• **EXERCISE REQUIREMENTS**
Lines where the string "fields" appears are to be copied from the entries below.

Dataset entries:

________________________

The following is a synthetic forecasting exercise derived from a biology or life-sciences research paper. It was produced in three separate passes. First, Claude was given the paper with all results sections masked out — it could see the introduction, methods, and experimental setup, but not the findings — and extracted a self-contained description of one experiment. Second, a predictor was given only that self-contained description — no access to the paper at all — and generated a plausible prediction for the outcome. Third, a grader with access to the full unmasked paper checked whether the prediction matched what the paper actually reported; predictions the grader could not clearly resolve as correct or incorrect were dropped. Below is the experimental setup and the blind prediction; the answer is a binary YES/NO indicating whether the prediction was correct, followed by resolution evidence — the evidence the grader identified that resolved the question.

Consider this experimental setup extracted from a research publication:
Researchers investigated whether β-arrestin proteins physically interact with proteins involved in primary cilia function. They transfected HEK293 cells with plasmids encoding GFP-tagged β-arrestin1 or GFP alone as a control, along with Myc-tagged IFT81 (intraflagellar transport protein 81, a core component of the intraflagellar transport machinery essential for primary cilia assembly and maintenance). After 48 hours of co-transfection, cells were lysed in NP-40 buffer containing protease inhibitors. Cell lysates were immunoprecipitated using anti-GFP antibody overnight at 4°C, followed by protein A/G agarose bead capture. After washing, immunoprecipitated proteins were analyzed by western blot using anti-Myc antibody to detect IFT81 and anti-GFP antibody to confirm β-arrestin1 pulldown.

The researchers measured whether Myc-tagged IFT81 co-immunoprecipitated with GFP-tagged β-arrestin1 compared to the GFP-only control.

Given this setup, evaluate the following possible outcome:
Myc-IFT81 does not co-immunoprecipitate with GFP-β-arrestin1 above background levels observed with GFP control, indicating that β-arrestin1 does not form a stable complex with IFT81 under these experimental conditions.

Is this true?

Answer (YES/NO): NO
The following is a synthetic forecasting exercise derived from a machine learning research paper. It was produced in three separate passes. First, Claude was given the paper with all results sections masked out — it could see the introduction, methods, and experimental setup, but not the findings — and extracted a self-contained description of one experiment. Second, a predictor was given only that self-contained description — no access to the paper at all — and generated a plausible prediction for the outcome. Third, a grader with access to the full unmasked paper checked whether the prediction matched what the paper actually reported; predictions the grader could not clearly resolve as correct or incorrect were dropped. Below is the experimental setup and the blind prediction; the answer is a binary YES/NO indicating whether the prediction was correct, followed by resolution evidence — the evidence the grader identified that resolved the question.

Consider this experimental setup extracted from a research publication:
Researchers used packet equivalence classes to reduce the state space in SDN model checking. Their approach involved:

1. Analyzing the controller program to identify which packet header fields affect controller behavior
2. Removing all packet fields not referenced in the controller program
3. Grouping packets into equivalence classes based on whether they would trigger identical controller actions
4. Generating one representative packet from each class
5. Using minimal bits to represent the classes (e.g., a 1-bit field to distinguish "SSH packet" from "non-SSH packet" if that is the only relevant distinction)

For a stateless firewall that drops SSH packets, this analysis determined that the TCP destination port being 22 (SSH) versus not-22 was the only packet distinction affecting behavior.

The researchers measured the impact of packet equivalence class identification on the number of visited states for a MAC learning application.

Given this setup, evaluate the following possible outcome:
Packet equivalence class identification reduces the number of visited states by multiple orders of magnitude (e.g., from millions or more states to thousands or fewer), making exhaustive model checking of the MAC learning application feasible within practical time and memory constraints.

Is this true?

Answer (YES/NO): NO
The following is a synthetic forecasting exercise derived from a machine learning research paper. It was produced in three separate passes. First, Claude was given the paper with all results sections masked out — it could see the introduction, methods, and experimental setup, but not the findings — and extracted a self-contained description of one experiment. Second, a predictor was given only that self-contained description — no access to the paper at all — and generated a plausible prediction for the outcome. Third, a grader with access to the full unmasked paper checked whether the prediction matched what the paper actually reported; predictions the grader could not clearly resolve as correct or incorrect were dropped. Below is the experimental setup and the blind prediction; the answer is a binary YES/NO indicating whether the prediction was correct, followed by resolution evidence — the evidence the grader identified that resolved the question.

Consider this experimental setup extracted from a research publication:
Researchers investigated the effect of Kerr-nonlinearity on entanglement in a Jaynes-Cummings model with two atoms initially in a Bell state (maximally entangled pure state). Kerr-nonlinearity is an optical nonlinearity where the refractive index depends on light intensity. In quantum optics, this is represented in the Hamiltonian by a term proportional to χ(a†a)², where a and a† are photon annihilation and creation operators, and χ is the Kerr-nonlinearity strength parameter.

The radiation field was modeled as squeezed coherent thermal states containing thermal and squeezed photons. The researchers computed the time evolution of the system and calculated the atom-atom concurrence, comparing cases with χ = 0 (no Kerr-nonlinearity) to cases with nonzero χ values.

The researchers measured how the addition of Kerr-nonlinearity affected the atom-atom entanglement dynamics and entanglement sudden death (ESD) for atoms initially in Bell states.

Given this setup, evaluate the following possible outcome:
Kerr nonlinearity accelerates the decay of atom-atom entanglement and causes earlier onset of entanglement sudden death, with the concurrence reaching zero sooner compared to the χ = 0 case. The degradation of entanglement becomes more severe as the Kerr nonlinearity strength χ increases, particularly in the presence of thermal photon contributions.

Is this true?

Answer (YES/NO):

________________________

• **WRITTEN SOLUTION**
1. Analyzing the controller program to identify which packet header fields affect controller behavior
2. Removing all packet fields not referenced in the controller program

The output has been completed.